== SELECTION ==
* * * *

# Website.......



## PCM1 (Jul 1, 2010)

I would like to believe in patience, we switched to our new website 2 weeks ago and the gentlemen is creative in nature, I have requested that the spelling and sentence structure be reviewed. We provided pictures of all aspects and phases for this industry.

Guess I will meet with him tomorrow and go through it........


----------



## PatsPainting (Mar 4, 2010)

PCM1 said:


> I would like to believe in patience, we switched to our new website 2 weeks ago and the gentlemen is creative in nature, I have requested that the spelling and sentence structure be reviewed. We provided pictures of all aspects and phases for this industry.
> 
> Guess I will meet with him tomorrow and go through it........



I know I have a chit load of grammar and spelling fook up's in my website, I'm just to lazy to fix em, even had a few customers tell me they liked it because they knew I did not send it off to have someone write it for me. Not sure if this is a good thing or bad lol. One day I will get around to it.

Pat


----------



## aaron61 (Apr 29, 2007)

PatsPainting said:


> I know I have a chit load of grammar and spelling fook up's in my website, I'm just to lazy to fix em, even had a few customers tell me they liked it because they knew I did not send it off to have someone write it for me. Not sure if this is a good thing or bad lol. One day I will get around to it.

* * * *

== DATASET CONTENT ==
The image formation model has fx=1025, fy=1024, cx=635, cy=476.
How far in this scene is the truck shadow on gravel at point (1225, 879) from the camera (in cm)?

* * * *

== GOALS ==
[A] Reproduce the part of the website thread from "## PCM1 (Jul" up to and including "(Mar 4, 2010)".
[B] According to the website thread, how long before the first post did PCM1 switch to the new website?
[C] Take the website thread further from the point where it stops.

== ANSWERS TO THE TASKS ==
[A]
## PCM1 (Jul 1, 2010)

I would like to believe in patience, we switched to our new website 2 weeks ago and the gentlemen is creative in nature, I have requested that the spelling and sentence structure be reviewed. We provided pictures of all aspects and phases for this industry.

Guess I will meet with him tomorrow and go through it........


----------



## PatsPainting (Mar 4, 2010)

[B] Two weeks.

[C]
> 
> Pat


Do you really believe that? Can you tell me why they would think that is a good thing? Could it be that that 1 their painter to be someone who can't afford such services?


----------



## PatsPainting (Mar 4, 2010)

aaron61 said:


> Do you really believe that? Can you tell me why they would think that is a good thing? Could it be that that 1 their painter to be someone who can't afford such services?


Because it gives them a real idea on who I am, makes it more genuine. Anybody can have someone write their content for them. Then it just falls under the same ole rhetoric as all the others out there. 

I do plan on fixing it, I just don't put much emphasis on my site as it really does not do anything for me.

Pat


----------



## PatsPainting (Mar 4, 2010)

aaron - your site looks great in google chrome and IE, has some issue in firefox just for your info.

Pat


----------



## [email protected] (Feb 24, 2008)

aaron61 said:


> Do you really believe that? Can you tell me why they would think that is a good thing? Could it be that that 1 their painter to be someone who can't afford such services?


Wow... are you snobby or just stuck in your own selfish rut? That was pretty damn rude...


----------



## PCM1 (Jul 1, 2010)

We wrote on own content and design, Just did not get relayed right.


----------



## nEighter (Nov 14, 2008)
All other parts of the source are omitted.